I think it might be less circular to say that you need information about the simultaneity, rather than a coordinate choice, to break space-time into space and time in a familiar way. Unfortunately, this got difficult to explain, so I went with the former view as being easier, and just about as good.

 

[PAllen]

This is only true if that "entity" can hover at the event horizon, which he can't. A free-fall observer into the black hole will not see the outside universe evolving at an "infinitely fast rate". He will get signals from the outside as they fall in behind him. He won't get all the signals at once because signals which fell in later will reach him later. As the observer nears the (central) singularity, I can't recall if all future signals pile up behind him as he arrives "at the singularity". Perhaps there the outside universe will all "happen at once" I'm not sure. One can analyze this problem using the Kruskal coordinates, but I haven't done so in a quite long time. Hopefully someone can come give a more complete answer than me.

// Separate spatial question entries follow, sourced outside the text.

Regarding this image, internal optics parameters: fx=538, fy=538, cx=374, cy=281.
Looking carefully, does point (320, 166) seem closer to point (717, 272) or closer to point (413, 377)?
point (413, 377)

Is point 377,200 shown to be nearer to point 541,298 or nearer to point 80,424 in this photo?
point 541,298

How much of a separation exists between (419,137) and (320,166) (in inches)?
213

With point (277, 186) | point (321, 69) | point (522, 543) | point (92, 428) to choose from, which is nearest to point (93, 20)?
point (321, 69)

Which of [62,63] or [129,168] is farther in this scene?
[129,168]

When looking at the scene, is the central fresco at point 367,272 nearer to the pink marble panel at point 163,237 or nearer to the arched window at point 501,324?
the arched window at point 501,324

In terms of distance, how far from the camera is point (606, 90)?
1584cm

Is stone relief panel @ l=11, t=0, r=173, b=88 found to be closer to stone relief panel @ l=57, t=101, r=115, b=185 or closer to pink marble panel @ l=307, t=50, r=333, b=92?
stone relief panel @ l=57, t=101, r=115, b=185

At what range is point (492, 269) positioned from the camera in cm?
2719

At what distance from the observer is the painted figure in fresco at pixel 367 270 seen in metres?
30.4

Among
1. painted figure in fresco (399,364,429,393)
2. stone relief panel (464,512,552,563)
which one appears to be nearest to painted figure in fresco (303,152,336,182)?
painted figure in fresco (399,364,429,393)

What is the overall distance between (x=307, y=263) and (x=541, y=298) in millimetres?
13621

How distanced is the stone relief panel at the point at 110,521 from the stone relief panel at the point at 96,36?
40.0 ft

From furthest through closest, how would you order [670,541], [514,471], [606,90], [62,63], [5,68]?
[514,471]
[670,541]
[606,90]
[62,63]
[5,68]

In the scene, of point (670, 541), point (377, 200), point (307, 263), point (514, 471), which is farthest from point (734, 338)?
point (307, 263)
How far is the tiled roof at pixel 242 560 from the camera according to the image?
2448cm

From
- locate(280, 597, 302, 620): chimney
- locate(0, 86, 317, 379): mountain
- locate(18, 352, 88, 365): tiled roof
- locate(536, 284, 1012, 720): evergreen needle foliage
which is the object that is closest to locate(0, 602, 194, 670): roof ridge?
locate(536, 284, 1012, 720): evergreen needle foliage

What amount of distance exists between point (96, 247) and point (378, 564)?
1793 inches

On approach to the singularity, there is no pileup or unusual feature of received signals. There is asymptotically a well defined last signal received from some outside source on approach to the singularity, and it is not very long after the signal received from said outside source on free faller's horizon crossing. The catastrophe for an infaller is tidal - infinite stretching in the direction of the extra spacelike killing vector (extra being in addition to the two angular killing vectors), and compression in the other spatial directions - a little ball approaches death as a line. That, and 'no future' - geodesic incompleteness. [This is, of course, for the ideal SC BH, which doesn't exist in nature; real BH interiors are much more complex and not known, in that the Kerr interior is unstable against perturbation.]